Bush is promoting democracy in China! I’m sure most Chinese would like to see their system liberalized -- and I believe it will be, as their middle class grows vertically and horizontally -- but I’m also sure most Chinese will say they can’t afford the kind of democracy that produces government leaders of Bush’s intellectual prowess and Cheney’s moral fiber. While we in America value the process regardless of its outcome (the same way Muslim clerics are concerned about Islamic prayer rituals rather than the conduct of the believers), many other societies hold “social justice issues†very important. An example is the use of chemical weapons by the American military in Falluja. The other day the British Parliament had a vigorous debate about it. This morning all major British media outlets -- the BBC, Independent, Times and Guardian -- are running stories about the American use of chemical weapons in Iraq. The American media and Congress have virtually put the issue under the rug. And there goes Bush treating the world to a sermon about blessings of democracy! As I said above, maybe we should try to fix our democracy before sending salesmen like Bush out to peddle it abroad.
Mustafa
Steve Clemons seems to have juxtaposed two unrelated issues on his site (CBO Director) and Wilkerson.
But in thinking about the government's fiscal management and the economic policy structure and compare it to the intelligence management structure and the constant ineffectual reforms, it seems easy to see why our intelligence never improves, no matter how many layers of bureauracracy are created in the Executive Branch.
................Fiscal/Econ........Intelligence
..............-------------.......------------
Cabinet Level....Treasury..........DOD/DOS/NID
White House.......OMB.................NSA
..................CEA
Legislative.......CBO.................zip
...............Oversight/GAO........Oversight
Commission........FED................ zip
The fact of the matter is that there is a tremendous amount of horsepower devoted to economic and fiscal management. And the CBO/GAO plus the Fed provide much needed professionalism and discipline both directly and indirectly (by fear of exposing ideological drivel as such) to this area.

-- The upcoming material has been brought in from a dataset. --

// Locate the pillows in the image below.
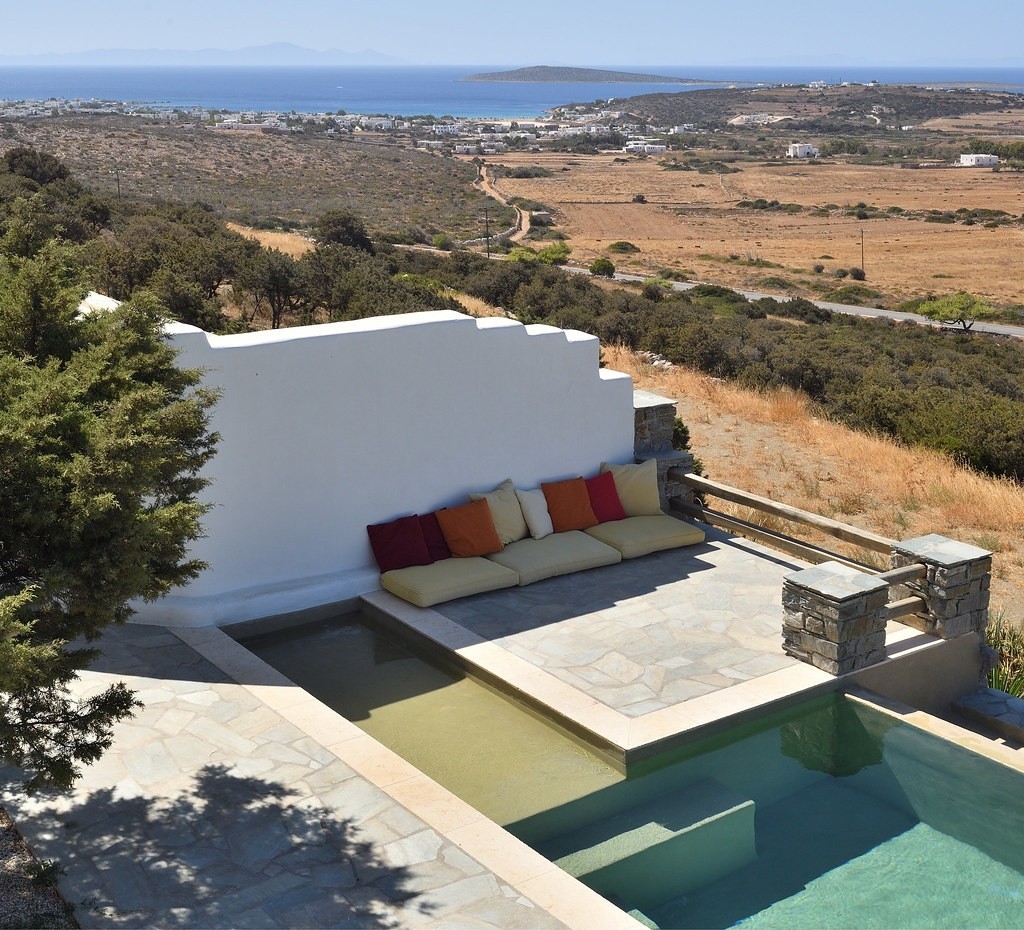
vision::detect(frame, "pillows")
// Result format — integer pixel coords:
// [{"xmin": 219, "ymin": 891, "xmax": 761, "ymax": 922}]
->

But on Intelligence there is no such equivalent structure so that Congressional leaders never get independent professional assessments of the data being provided.
Imagine a Zbigniew Brzezinski or person of that professional stature and experience heading up a Congressional Intelligence Office (CIO) to use objective criteria to evaluate intelligence briefings and require a certain thoroughness/ discipline that is clearly not evident now or in the past.
Unless Congress reforms itself to provide a credible counterweight to the Executive branch in the intelligence area, as it already has in the fiscal/economic arena, the dynamics and the performance will never change.
Not to put a fine point on it, he had his chance and blew it. You don't get mulligans in life.